Bridget- Happy to be home (who could be sad to come home to friends and family who have made us so, so welcome!) but pleased to have had the adventure!
Some downs - the boys needed more peers than we were able to find, which was fine for 2 years but maybe not for longer. - Bad weather, I have never been more terrified at any other point in my life.
But many more ups - I feel hugely privileged to have been so close to George, Jack and Jed for an extra bit of time when had we been at home we would have become more distant. - We have met some wonderful people who I hope will remain friends for life. We have shared some amazing sights and experiences .
Now on to the next adventure.........
Grum- Our voyages and achievements have been great, and the opportunities wonderful.
And perhaps most particularly for the lads who have had to take on serious responsibility in sailing; ensuring our family safety during gales hundreds of miles from land; dragging themselves from their bunks at 2am out into the cold, wet and frightening waves; spending 21 days at sea; being stuck with Mum and Dad 24/7 with barely 50 feet separation; finding themselves interacting with fascinating strangers in new languages; exploring yet another landfall and seeking out the market, the fresh water supply, or the nearest ice-cream!

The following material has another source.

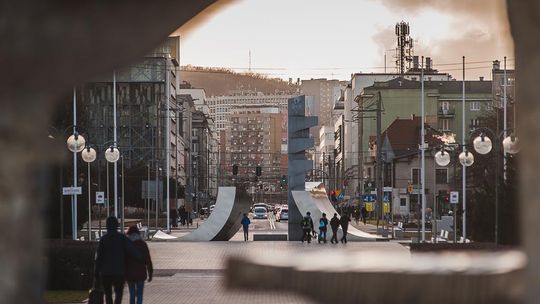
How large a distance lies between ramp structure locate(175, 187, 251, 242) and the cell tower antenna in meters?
86.0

With 14,000 miles, two ocean crossings, 22 countries and dependencies, and climbing a fair few mountains, the statistics are superb. But I think our special memories will be of the people and special moments. The smiles and grubby kisses of the Amas school children in Peru; our New Years boat race with our Swedish Liv I friends; the spectacle of trekking to Machu Picchu; watching crocodiles, toucan and sloth from the boat in Panama; snorkelling the bluest, crystal sparkling waters of the Caribbean; the joy of crossing the Atlantic and arriving on Christmas Day 2006; hearing Jacks’ guitar and George singing at one of our cockpit gatherings; the peace and quite of a safe anchorage with a setting sun and the background orchestra of jungle sounds.
So many people and so many moments of pleasure, excitement, and occasionally fear. And so thank you to all our friends who gave help, advice and support. But very special thanks to our families, in particular Roni, Mike, Morella and Malc. And sorry we took the grandchildren away for such a long time!